▸ **Task requirements**
Leave every picture out and give back the lines below from the first through the line that holds "Koyun ve ikiz kuzu — Stok fotoğraf", exactly as written.

=-=-=

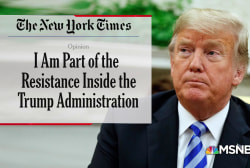 Does the anonymous anti-Trump NYT op-ed have multiple authors?
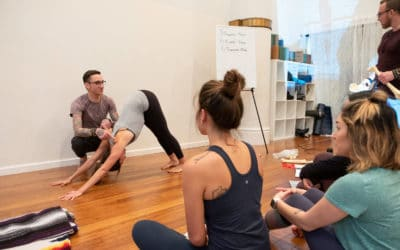 "Nerd Alert: Asana, Alignment, & Anatomy ""From Knees to Toes"""
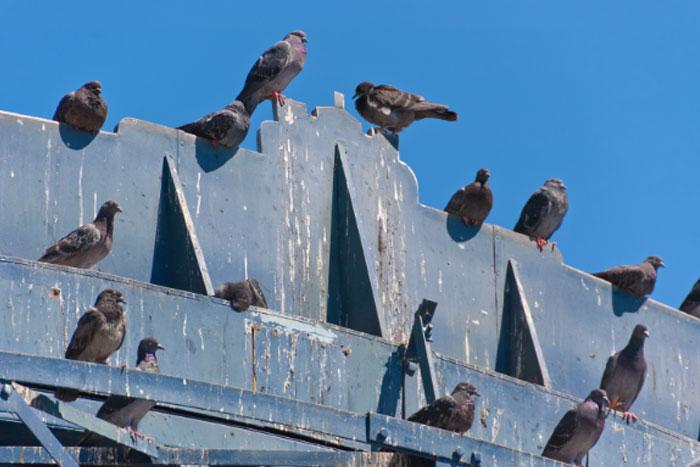 Защита от птици на рекламни табели (1)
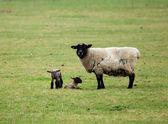 Koyun ve ikiz kuzu — Stok fotoğraf
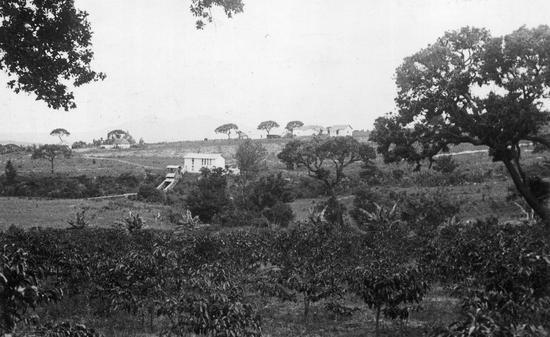 Polskie gospodarstwo, plantacja kawy, młyn i zabudowania mieszkalne w Boa Serra w Angoli. Zdjęcie wykonane przez Kazimierza Nowaka w trakcie jego podróży przez Afrykę.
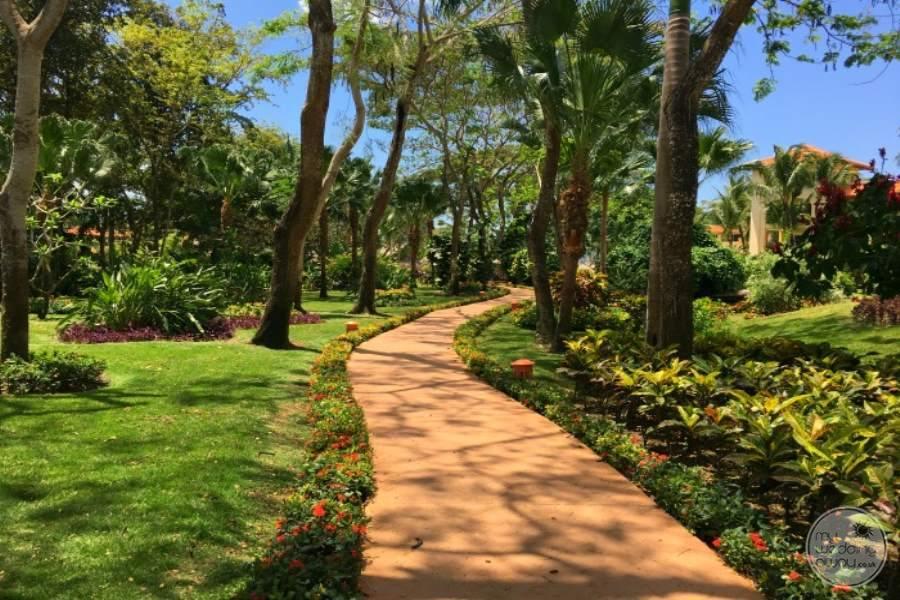 Iberostar Hacienda Dominicus Walkway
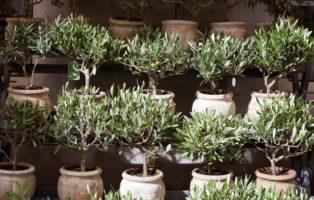 Olivenbäume In Töpfen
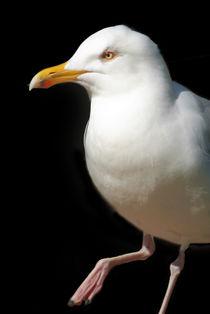 Dancing-seagull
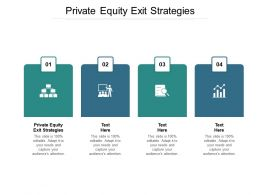 Private Equity Exit Strategies Ppt Powerpoint Presentation Infographic Template Outline Cpb
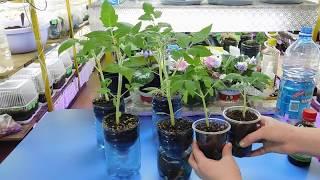 Томаты растут в 2 раза быстрее! Ускорение роста рассады!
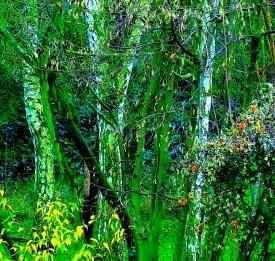 Birches on a grey day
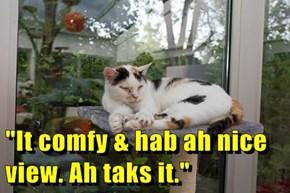 """""""It comfy & hab ah nice view. Ah taks it."""""""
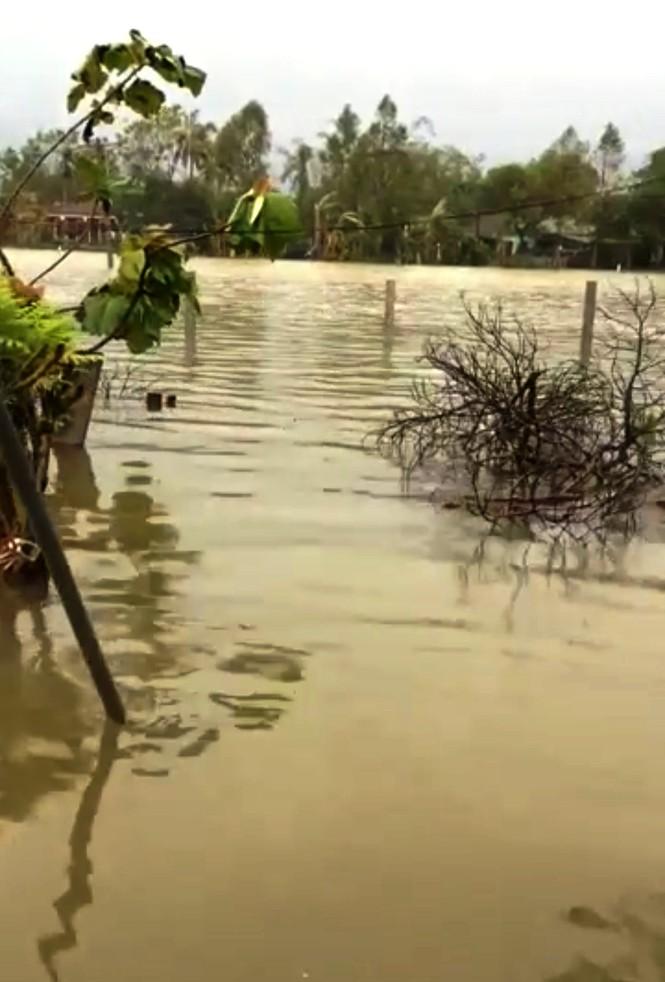 Thừa Thiên Huế: Mưa lớn diện rộng, nhiều nơi tái ngập lụt và sạt lở đất - ảnh 4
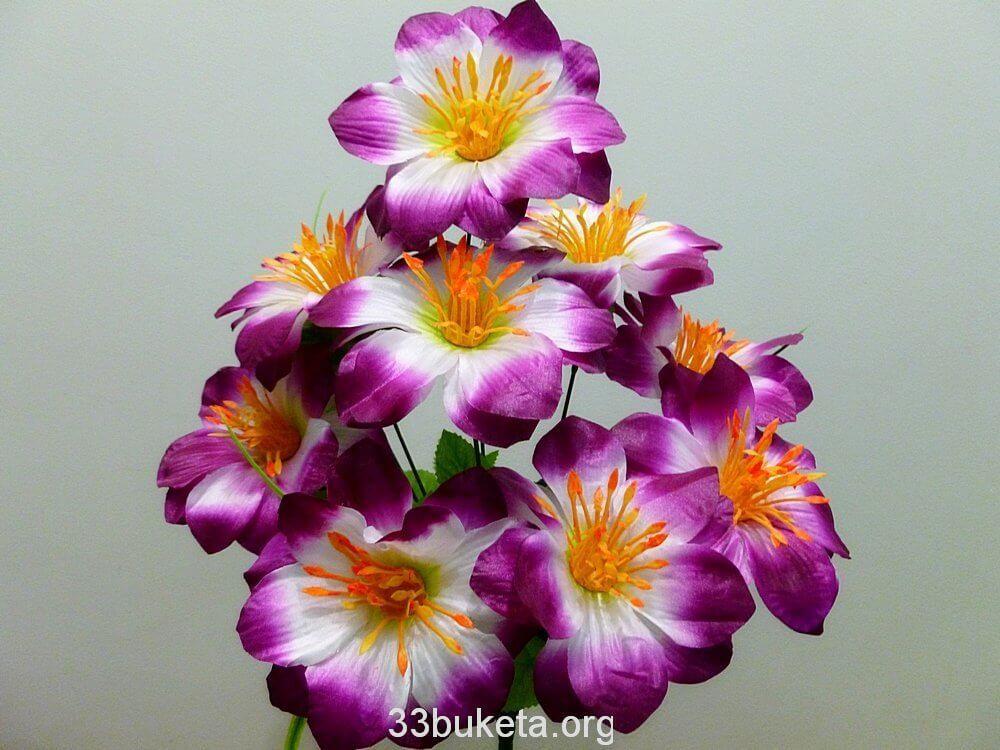 Мальва 10цветков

=-=-=

▸ **Task result**
 Does the anonymous anti-Trump NYT op-ed have multiple authors?
 "Nerd Alert: Asana, Alignment, & Anatomy ""From Knees to Toes"""
 Защита от птици на рекламни табели (1)
 Koyun ve ikiz kuzu — Stok fotoğraf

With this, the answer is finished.